• _TASK TO COMPLETE_:
For this exercise, please find the lines in the entries that include the word "United" and copy them.

■ ■ ■ ■ ■

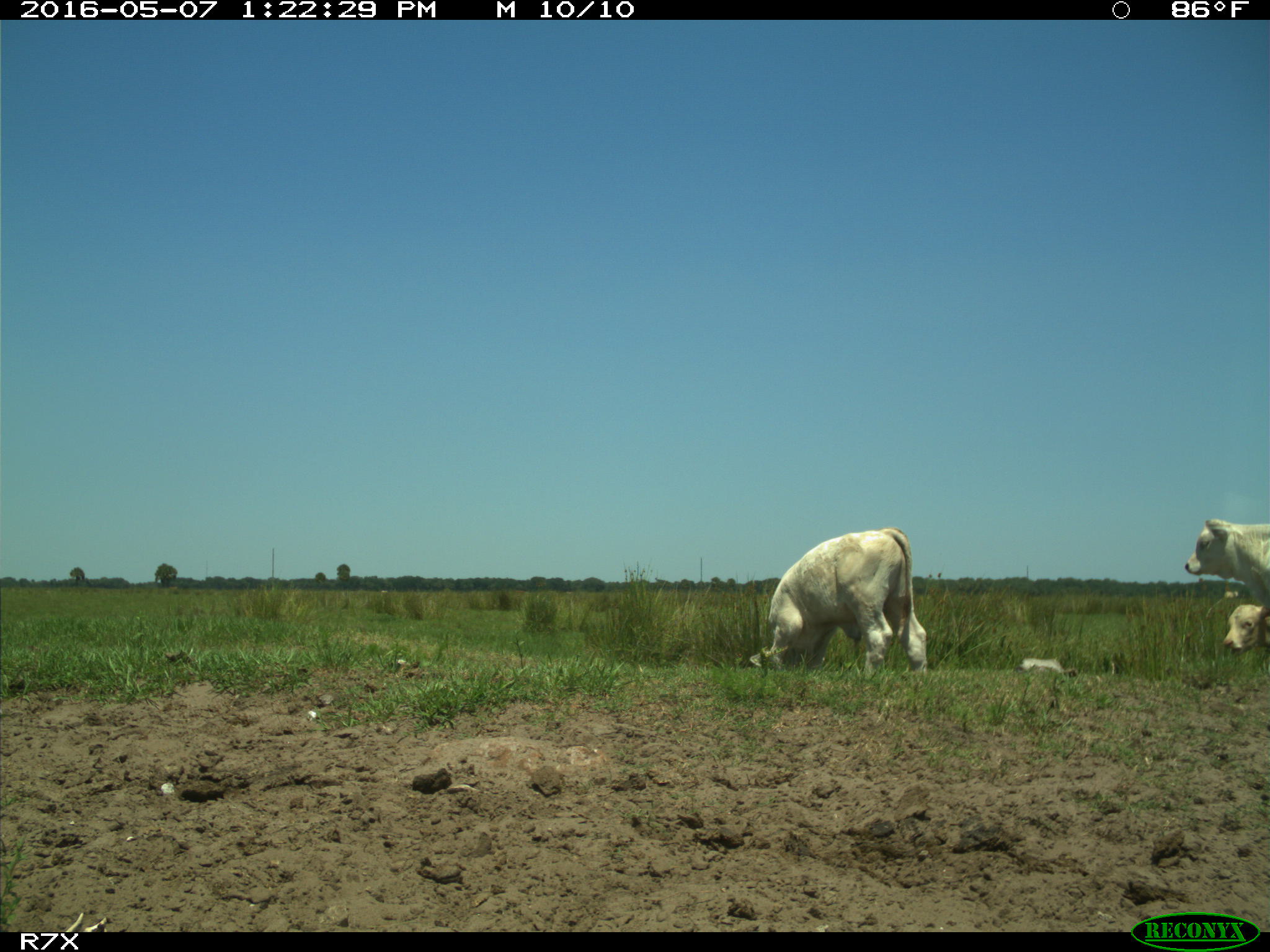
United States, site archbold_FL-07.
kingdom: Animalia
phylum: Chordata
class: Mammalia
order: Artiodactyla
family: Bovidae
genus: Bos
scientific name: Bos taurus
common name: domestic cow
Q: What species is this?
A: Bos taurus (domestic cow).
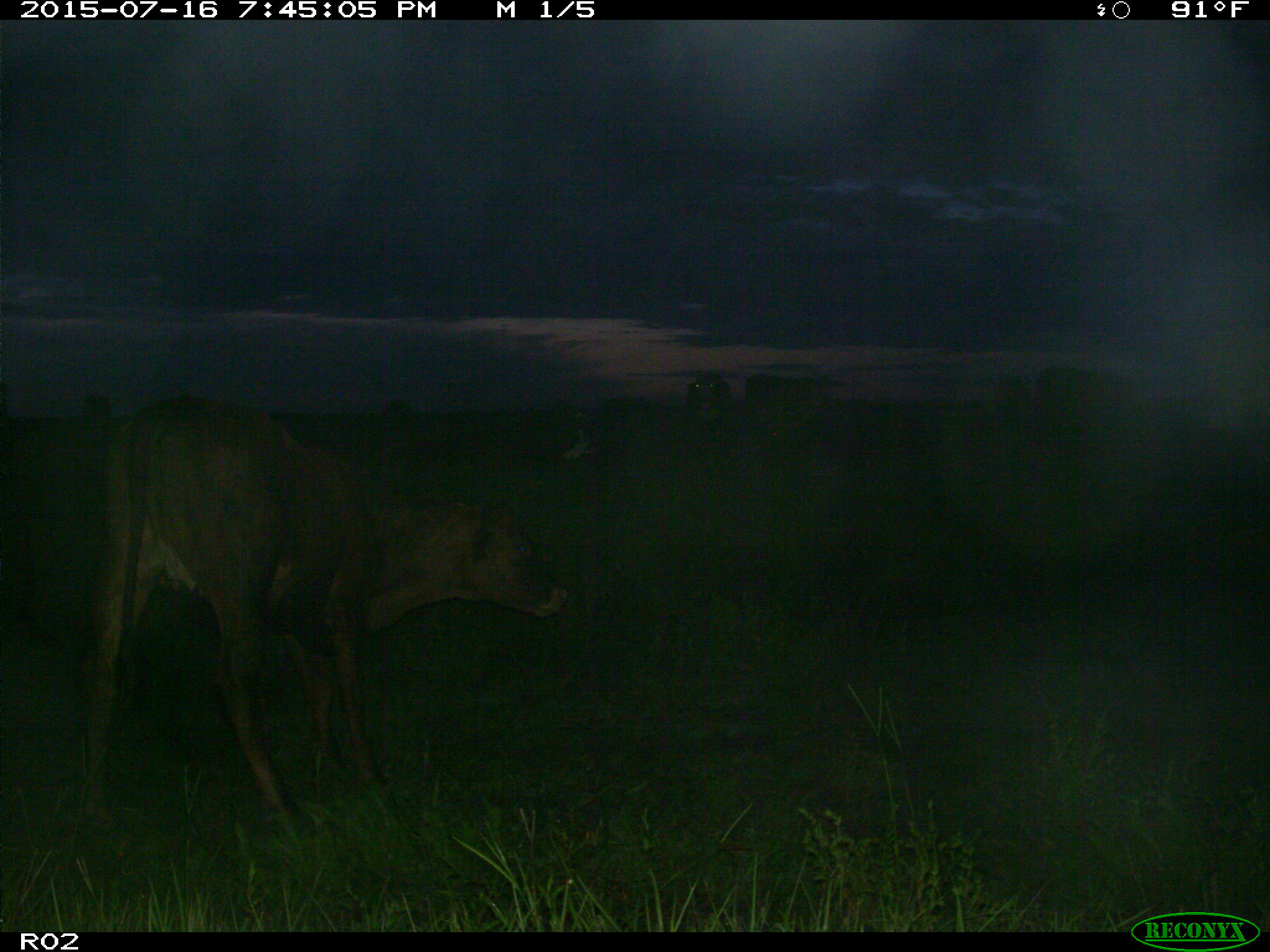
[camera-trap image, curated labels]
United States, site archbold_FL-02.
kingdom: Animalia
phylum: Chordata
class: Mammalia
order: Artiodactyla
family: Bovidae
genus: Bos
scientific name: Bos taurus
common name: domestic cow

■ ■ ■ ■ ■

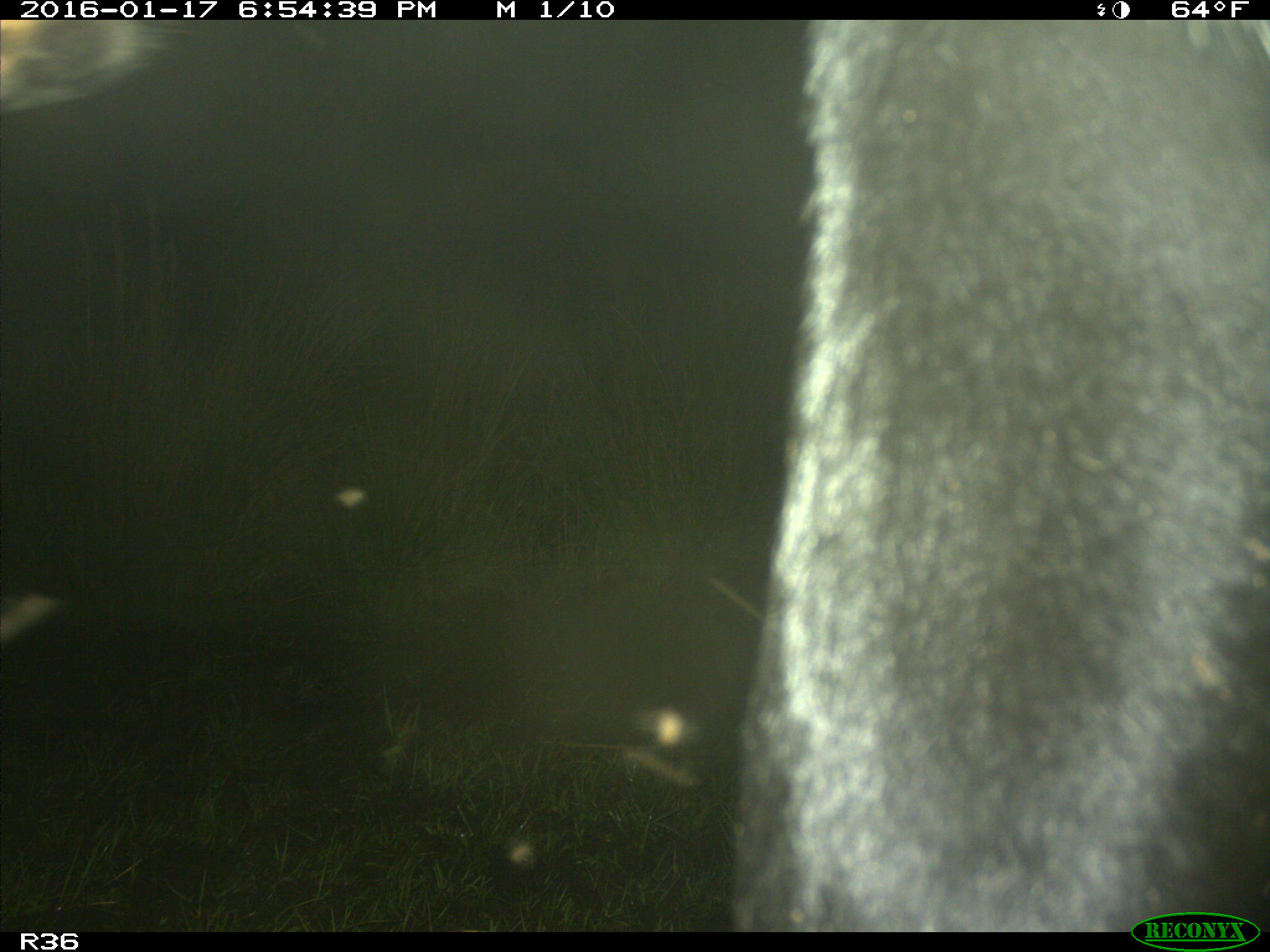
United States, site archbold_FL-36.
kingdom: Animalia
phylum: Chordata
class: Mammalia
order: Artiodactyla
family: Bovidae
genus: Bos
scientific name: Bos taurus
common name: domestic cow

■ ■ ■ ■ ■

• _EXERCISE RESPONSE_:
United States, site archbold_FL-07.
United States, site archbold_FL-02.
United States, site archbold_FL-36.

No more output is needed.